*EXERCISE OBJECTIVE*: Reproduce verbatim the records from the line containing "What distance is" through the last line of the records, including both of those lines.
----
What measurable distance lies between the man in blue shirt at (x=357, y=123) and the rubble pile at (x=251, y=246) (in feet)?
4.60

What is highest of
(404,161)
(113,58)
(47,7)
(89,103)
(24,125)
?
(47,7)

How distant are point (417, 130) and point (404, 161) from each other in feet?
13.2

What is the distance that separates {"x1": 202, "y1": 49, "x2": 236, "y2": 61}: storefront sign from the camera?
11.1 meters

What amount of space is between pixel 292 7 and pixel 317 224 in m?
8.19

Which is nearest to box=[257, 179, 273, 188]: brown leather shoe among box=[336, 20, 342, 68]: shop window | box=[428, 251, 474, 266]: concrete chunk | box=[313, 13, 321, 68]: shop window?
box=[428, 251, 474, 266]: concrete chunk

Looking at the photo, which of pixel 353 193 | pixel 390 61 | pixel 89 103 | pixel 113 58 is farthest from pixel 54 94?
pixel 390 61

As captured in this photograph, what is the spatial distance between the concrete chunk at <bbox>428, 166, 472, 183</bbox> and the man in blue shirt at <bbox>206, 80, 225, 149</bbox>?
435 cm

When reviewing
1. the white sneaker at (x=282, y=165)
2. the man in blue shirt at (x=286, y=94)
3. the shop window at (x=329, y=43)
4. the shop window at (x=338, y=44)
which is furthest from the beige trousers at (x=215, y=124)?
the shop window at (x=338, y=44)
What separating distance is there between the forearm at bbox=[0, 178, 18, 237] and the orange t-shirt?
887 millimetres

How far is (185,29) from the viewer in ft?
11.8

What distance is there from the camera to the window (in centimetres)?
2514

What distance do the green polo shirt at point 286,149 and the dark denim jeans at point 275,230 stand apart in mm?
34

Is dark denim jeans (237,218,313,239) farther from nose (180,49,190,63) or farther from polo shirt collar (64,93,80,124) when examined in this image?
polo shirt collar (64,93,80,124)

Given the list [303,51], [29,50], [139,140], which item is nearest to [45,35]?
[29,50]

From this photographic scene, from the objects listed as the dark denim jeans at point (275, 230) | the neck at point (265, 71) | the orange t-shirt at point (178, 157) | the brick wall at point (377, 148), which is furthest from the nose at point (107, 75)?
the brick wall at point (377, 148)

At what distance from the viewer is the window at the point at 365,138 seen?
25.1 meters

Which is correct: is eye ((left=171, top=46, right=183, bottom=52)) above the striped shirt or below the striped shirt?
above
----
*WRITTEN ANSWER*:
What distance is there from the camera to the window (in centimetres)?
2514

What distance do the green polo shirt at point 286,149 and the dark denim jeans at point 275,230 stand apart in mm?
34

Is dark denim jeans (237,218,313,239) farther from nose (180,49,190,63) or farther from polo shirt collar (64,93,80,124) when examined in this image?
polo shirt collar (64,93,80,124)

Given the list [303,51], [29,50], [139,140], which item is nearest to [45,35]?
[29,50]

From this photographic scene, from the objects listed as the dark denim jeans at point (275, 230) | the neck at point (265, 71) | the orange t-shirt at point (178, 157) | the brick wall at point (377, 148), which is furthest from the nose at point (107, 75)?
the brick wall at point (377, 148)

At what distance from the viewer is the window at the point at 365,138 seen?
25.1 meters

Which is correct: is eye ((left=171, top=46, right=183, bottom=52)) above the striped shirt or below the striped shirt?
above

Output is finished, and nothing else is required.